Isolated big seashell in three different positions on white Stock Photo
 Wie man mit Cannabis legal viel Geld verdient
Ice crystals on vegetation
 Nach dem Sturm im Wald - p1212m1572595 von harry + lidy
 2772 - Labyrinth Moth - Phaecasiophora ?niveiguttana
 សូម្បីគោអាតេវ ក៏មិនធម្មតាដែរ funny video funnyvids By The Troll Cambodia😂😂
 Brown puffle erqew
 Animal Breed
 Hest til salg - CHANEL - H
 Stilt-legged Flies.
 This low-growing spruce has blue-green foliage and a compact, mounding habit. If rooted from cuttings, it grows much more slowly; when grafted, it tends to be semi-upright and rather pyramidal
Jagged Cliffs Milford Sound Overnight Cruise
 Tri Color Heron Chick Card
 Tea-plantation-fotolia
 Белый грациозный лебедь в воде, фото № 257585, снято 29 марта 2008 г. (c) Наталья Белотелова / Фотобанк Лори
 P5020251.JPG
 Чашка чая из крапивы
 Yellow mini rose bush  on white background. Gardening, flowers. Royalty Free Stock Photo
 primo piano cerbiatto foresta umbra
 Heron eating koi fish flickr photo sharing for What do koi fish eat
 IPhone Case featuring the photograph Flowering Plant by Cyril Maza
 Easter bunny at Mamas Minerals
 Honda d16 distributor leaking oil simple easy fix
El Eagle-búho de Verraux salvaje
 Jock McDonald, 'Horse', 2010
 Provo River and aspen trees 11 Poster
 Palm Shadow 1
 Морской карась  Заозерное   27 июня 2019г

#####

What the exercise asks:
Copy all lines above containing the string "white".

Solution to this task:
Isolated big seashell in three different positions on white Stock Photo
 Yellow mini rose bush  on white background. Gardening, flowers. Royalty Free Stock Photo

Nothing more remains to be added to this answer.